Your objective: Update the records below by changing every "camera" to "viewer" and keeping everything else the same. Leave the pictures out of your answer.

--- start of Data shown ---

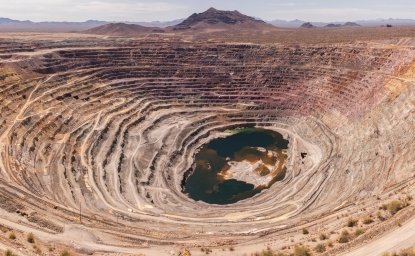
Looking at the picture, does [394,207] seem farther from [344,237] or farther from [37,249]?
[37,249]

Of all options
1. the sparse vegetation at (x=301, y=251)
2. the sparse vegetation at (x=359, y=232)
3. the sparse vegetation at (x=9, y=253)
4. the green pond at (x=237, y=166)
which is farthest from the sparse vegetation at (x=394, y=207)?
the green pond at (x=237, y=166)

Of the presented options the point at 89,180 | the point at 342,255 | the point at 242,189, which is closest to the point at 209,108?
the point at 242,189

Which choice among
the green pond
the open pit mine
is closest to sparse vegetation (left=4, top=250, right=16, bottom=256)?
the open pit mine

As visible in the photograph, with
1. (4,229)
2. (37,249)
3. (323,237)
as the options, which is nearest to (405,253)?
(323,237)

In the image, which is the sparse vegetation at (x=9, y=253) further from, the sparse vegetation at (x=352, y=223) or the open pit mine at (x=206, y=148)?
the sparse vegetation at (x=352, y=223)

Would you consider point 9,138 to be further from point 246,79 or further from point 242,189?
point 246,79

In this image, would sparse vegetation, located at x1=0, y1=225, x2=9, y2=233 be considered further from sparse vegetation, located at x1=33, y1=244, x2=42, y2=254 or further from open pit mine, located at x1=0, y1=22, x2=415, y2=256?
sparse vegetation, located at x1=33, y1=244, x2=42, y2=254
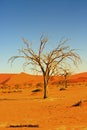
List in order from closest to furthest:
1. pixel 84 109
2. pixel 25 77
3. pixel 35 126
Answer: pixel 35 126 < pixel 84 109 < pixel 25 77

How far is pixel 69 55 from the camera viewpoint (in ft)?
111

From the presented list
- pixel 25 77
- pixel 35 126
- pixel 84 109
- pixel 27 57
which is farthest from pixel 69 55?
pixel 25 77

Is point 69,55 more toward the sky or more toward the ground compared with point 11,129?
more toward the sky

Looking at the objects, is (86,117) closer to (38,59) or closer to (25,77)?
(38,59)

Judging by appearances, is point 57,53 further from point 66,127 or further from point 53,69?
point 66,127

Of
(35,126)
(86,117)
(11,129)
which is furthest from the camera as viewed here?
(86,117)

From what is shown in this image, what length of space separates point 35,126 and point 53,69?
19183mm

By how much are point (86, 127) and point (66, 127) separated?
2.71 ft

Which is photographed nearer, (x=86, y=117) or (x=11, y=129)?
(x=11, y=129)

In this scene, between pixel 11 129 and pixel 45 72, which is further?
pixel 45 72

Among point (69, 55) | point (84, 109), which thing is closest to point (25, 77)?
point (69, 55)

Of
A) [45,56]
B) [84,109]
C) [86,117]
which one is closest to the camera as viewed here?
[86,117]

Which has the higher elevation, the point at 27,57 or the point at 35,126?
the point at 27,57

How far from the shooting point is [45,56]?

--- end of Data shown ---

Exercise result:
Looking at the picture, does [394,207] seem farther from [344,237] or farther from [37,249]?
[37,249]

Of all options
1. the sparse vegetation at (x=301, y=251)
2. the sparse vegetation at (x=359, y=232)
3. the sparse vegetation at (x=9, y=253)
4. the green pond at (x=237, y=166)
which is farthest from the sparse vegetation at (x=394, y=207)?
the green pond at (x=237, y=166)

Of the presented options the point at 89,180 | the point at 342,255 | the point at 242,189, which is closest to the point at 209,108?
the point at 242,189

Which choice among
the green pond
the open pit mine
is closest to sparse vegetation (left=4, top=250, right=16, bottom=256)?
the open pit mine

As visible in the photograph, with
1. (4,229)
2. (37,249)
3. (323,237)
as the options, which is nearest to (405,253)?
(323,237)

In the image, which is the sparse vegetation at (x=9, y=253) further from, the sparse vegetation at (x=352, y=223) or the open pit mine at (x=206, y=148)?
the sparse vegetation at (x=352, y=223)

Would you consider point 9,138 to be further from point 246,79 or further from point 242,189?
point 246,79

In this image, would sparse vegetation, located at x1=0, y1=225, x2=9, y2=233 be considered further from sparse vegetation, located at x1=33, y1=244, x2=42, y2=254 or further from open pit mine, located at x1=0, y1=22, x2=415, y2=256?
sparse vegetation, located at x1=33, y1=244, x2=42, y2=254
List in order from closest to furthest:
1. pixel 84 109
2. pixel 25 77
3. pixel 35 126
Answer: pixel 35 126 < pixel 84 109 < pixel 25 77

How far is pixel 69 55 from the viewer viewpoint (in ft)?
111

From the presented list
- pixel 25 77
- pixel 35 126
- pixel 84 109
- pixel 27 57
which is farthest from pixel 69 55?
pixel 25 77

Is point 69,55 more toward the sky or more toward the ground compared with point 11,129?
more toward the sky

Looking at the objects, is (86,117) closer to (38,59) or closer to (25,77)?
(38,59)

Judging by appearances, is point 57,53 further from point 66,127 or further from point 53,69?
point 66,127

Of
(35,126)
(86,117)
(11,129)
which is furthest from the viewer as viewed here?
(86,117)

From what is shown in this image, what length of space separates point 35,126 and point 53,69?
19183mm

By how much are point (86, 127) and point (66, 127) separated?
2.71 ft

Which is photographed nearer, (x=86, y=117) or (x=11, y=129)?
(x=11, y=129)

In this scene, between pixel 11 129 and pixel 45 72, which is further?
pixel 45 72

Among point (69, 55) | point (84, 109), which thing is closest to point (25, 77)?
point (69, 55)

Of
A) [45,56]
B) [84,109]
C) [86,117]
which one is closest to the viewer as viewed here?
[86,117]

Which has the higher elevation, the point at 27,57 or the point at 35,126?
the point at 27,57

How far from the shooting point is [45,56]?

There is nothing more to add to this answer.